Il consumer healthcare, che rappresenta più del 25 per cento del volume di affari per GSK, è in grande crescita per due principali motivi. Da un lato l’allungarsi della vita media è accompagnato da un maggior consumo di prodotti di prevenzione ed automedicazione; dall’altro i farmaci da banco, specialmente quelli per l’alimentazione e la cura della pelle, attirano facilmente molta pubblicità sui social network. Il pericolo, come sottolineato nel bilancio 2019 di Sanofi, è invece che il messaggio possa essere distorto dalla rapida comunicazione dei social o che “si diffonda il Dottor Internet” ammonisce ancora Turati, analizzando l’ipotesi – sempre più possibile – che il commercio dei farmaci over-the-counter venga esteso anche alle piatteforme digitali.

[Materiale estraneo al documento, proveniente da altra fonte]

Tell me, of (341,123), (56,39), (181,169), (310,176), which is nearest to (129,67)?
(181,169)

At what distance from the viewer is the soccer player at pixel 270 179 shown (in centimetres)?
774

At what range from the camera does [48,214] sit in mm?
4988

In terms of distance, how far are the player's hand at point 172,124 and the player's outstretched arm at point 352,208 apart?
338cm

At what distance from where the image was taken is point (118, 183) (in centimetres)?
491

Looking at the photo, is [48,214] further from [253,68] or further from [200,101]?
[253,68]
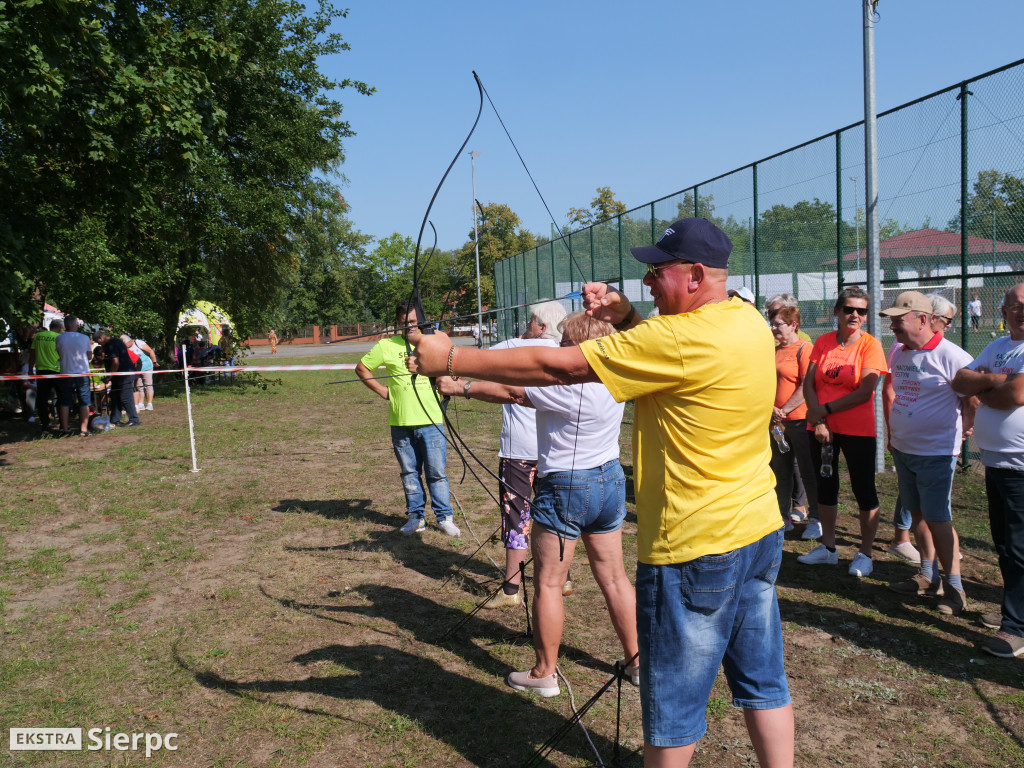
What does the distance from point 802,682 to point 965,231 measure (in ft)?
18.7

Tuttavia, la tentazione di concentrarsi eccessivamente sul consumer healthcare può rivelarsi rischiosa per le multinazionali farmaceutiche. Il pericolo è di entrare in concorrenza con chi produce beni di largo consumo, che per sua natura è più abile ad estrarre valore dagli asset che immette sul mercato. L’appetito di questo genere di aziende è sempre più evidente come dimostra l’acquisizione da parte di Procter & Gamble della divisione consumer healthcare della tedesca Merck nel 2018.
In controtendenza rispetto a molti concorrenti, Novartis e Roche hanno invece rinunciato al segmento consumer per concentrarsi unicamente sull’aspetto farmaco-medicale, rivolgendo un chiaro messaggio ai propri azionisti sulla loro tendenza ad essere pure pharma. “Fino ad ora gli investitori – ricorda Turati - sembrano preferire le società che includono una divisione consumer, poiché offrono la possibilità di espandere il core business tramite acquisizioni”.

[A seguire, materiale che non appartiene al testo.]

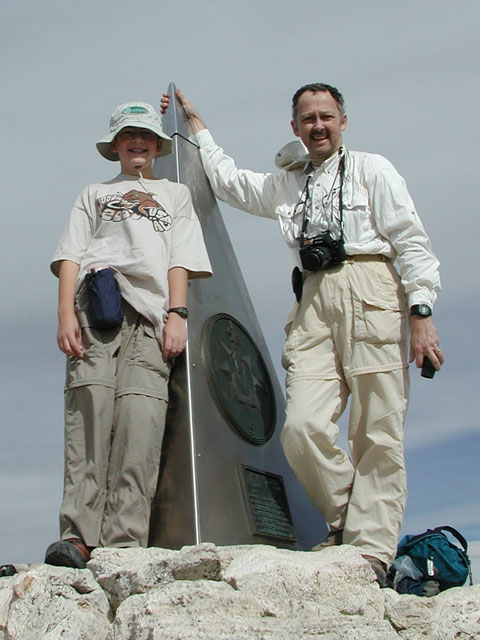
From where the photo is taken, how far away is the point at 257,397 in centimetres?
408

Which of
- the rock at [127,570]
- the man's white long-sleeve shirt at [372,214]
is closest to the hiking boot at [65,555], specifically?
the rock at [127,570]

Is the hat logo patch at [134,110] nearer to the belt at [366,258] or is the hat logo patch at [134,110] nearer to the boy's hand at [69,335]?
the boy's hand at [69,335]

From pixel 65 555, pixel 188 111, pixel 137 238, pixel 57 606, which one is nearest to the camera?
pixel 57 606

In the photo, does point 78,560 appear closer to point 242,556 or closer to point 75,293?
point 242,556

In attesa che sia il mercato a decidere quale sarà il modello vincente, continua il particolare andamento dei titoli farmaceutici in Borsa: il loro crollo verticale dopo la dichiarazione della pandemia è stato assorbito, ma nemmeno le azioni di Pfizer, produttore del primo vaccino autorizzato in Europa, valgono ora più di quanto valessero ad inizio 2020. A dimostrazione che il vaccino è solo uno dei tanti elementi che rendono così ricche le multinazionali del farmaco.